Salamon H, Tarhio J, Rønningen K, Thomson G
Department of Integrative Biology, University of California, Berkeley 94720-3140, USA.
J Comput Biol. 1996 Fall;3(3):407-23. doi: 10.1089/cmb.1996.3.407.
The problem of defining combinations of variants unique to a sequence is efficiently addressed as a set covering computation. The unique-combinations method is introduced, which identifies patterns in biological sequence data that distinguish a sequence from a group of other sequences. This method is further developed to describe features consistently present in one group of sequences but not in a second group. The approach is incorporated into a novel analytical tool, designed for use in studies of polymorphic sequence data, such as mitochondrial, human leukocyte antigen (HLA), or viral pathogen sequences. The unique combinations method is well suited to applications in medical genetics and evolutionary genetics. An example implementation of the unique-combinations method yields greatly improved risk assessment for insulin-dependent diabetes mellitus (IDDM) from amino acid patterns isolated in an analysis of HLA class II DQA1-DQB1 patient and control genotypes.

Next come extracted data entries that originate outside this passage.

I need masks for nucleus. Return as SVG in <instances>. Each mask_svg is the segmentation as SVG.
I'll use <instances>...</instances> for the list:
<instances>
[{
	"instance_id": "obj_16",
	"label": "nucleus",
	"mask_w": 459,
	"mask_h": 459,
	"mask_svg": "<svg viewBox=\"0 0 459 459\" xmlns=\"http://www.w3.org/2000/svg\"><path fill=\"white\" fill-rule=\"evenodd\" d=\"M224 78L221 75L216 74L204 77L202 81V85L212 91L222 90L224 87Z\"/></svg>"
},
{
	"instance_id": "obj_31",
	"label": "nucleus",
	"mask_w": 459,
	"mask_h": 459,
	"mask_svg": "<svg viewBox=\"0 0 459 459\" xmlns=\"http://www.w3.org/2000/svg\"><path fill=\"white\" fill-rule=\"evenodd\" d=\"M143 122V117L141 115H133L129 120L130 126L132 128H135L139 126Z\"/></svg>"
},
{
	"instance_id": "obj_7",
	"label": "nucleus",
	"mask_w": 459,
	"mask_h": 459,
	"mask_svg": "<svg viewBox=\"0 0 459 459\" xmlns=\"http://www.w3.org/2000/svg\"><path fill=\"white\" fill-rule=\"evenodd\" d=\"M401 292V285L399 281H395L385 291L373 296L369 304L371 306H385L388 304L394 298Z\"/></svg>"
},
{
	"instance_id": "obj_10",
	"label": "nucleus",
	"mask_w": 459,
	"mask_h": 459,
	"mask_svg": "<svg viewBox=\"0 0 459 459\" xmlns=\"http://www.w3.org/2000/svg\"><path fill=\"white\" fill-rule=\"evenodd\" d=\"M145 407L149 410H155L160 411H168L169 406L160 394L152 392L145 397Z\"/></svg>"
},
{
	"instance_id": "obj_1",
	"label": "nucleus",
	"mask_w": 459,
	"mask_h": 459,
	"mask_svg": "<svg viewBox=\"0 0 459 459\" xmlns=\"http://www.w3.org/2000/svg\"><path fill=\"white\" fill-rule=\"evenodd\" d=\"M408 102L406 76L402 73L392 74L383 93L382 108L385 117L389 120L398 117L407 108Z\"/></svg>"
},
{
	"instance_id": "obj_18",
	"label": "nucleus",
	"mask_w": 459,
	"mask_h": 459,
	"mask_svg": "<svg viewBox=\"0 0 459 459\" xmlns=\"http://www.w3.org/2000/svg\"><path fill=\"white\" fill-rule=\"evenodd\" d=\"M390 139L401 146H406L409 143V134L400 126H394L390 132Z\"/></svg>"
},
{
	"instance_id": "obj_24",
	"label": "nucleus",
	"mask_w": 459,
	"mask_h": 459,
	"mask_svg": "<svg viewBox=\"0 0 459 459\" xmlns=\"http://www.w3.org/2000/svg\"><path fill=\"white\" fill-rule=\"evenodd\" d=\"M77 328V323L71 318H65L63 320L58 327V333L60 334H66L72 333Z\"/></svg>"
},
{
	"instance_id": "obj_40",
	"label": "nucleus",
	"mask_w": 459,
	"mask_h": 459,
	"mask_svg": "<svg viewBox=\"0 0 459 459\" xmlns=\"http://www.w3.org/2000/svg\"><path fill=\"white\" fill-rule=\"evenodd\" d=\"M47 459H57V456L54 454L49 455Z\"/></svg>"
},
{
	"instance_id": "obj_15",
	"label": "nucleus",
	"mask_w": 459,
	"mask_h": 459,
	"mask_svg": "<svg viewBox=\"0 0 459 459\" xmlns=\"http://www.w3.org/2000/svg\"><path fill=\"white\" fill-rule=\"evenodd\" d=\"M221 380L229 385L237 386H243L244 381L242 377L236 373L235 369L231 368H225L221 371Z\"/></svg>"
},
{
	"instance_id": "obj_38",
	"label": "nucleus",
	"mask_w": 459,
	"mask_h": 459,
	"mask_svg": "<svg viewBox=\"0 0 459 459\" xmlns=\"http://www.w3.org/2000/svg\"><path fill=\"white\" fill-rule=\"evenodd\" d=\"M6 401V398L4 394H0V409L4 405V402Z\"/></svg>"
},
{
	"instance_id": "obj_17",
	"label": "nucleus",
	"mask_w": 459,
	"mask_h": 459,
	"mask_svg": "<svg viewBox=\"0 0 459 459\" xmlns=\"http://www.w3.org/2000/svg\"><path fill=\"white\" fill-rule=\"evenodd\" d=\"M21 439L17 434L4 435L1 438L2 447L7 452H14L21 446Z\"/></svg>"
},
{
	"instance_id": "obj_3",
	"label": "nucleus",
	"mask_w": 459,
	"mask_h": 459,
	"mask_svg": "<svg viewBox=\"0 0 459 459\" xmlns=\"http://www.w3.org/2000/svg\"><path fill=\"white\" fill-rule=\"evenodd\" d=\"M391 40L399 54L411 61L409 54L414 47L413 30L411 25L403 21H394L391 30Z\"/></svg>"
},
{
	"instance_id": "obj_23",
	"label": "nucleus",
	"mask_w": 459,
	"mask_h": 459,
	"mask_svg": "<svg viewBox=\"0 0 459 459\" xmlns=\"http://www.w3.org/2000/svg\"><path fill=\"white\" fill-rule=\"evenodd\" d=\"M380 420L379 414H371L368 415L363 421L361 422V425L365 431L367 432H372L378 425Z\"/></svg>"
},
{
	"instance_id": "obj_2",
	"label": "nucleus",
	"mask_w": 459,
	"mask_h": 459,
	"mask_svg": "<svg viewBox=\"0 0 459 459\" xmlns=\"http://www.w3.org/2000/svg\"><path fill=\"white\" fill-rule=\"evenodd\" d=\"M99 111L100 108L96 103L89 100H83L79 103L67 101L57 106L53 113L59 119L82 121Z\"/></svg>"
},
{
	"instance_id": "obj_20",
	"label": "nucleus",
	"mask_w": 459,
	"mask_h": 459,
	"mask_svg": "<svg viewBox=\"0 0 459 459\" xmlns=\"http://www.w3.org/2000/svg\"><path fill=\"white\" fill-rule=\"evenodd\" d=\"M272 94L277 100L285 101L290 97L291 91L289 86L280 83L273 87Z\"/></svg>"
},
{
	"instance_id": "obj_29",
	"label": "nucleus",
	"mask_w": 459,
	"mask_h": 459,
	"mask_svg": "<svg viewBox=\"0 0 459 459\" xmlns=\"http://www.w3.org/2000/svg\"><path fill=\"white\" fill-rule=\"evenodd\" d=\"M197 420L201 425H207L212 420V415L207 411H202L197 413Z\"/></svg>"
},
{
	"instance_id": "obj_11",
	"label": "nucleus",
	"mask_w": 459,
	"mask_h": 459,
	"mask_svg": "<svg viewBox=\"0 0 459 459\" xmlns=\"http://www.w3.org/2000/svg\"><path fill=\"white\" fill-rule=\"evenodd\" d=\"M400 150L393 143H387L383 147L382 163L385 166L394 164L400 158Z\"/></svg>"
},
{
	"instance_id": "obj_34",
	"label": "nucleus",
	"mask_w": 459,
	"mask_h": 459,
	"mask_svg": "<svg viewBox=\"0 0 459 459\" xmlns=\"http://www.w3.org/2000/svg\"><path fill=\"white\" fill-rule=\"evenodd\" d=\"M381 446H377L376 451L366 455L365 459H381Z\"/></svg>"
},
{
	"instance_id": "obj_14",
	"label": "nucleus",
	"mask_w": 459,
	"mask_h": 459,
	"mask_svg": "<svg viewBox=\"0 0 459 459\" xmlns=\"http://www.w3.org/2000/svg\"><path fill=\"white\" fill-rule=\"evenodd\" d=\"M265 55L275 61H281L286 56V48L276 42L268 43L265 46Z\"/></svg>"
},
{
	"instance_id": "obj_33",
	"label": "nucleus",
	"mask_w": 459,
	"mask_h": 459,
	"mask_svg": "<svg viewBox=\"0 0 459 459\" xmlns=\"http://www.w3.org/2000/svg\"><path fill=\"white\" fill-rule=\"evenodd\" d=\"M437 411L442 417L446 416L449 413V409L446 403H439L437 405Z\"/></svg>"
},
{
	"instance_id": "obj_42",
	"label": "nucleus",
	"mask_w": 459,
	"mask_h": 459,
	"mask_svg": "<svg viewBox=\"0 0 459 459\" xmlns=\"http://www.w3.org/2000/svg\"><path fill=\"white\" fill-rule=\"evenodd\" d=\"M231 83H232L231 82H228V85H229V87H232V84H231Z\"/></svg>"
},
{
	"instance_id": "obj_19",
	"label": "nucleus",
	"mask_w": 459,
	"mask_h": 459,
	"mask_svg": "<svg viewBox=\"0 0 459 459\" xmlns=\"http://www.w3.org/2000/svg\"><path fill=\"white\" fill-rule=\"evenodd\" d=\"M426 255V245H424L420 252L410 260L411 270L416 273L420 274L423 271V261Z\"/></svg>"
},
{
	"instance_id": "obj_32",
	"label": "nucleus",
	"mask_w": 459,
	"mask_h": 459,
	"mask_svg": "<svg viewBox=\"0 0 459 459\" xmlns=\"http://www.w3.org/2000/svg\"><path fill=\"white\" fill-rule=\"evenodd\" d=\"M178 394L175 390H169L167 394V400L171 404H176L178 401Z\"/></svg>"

将序列特有的变异组合进行定义的问题,作为一种集合覆盖计算得到了有效解决。引入了独特组合方法,该方法可识别生物序列数据中能将一个序列与一组其他序列区分开来的模式。此方法进一步发展以描述在一组序列中始终存在而在另一组序列中不存在的特征。该方法被整合到一种新颖的分析工具中,设计用于多态性序列数据的研究,如线粒体、人类白细胞抗原(HLA)或病毒病原体序列。独特组合方法非常适合医学遗传学和进化遗传学中的应用。独特组合方法的一个示例实现,通过对HLA II类DQA1 - DQB1患者和对照基因型分析中分离出的氨基酸模式,大大改进了胰岛素依赖型糖尿病(IDDM)的风险评估。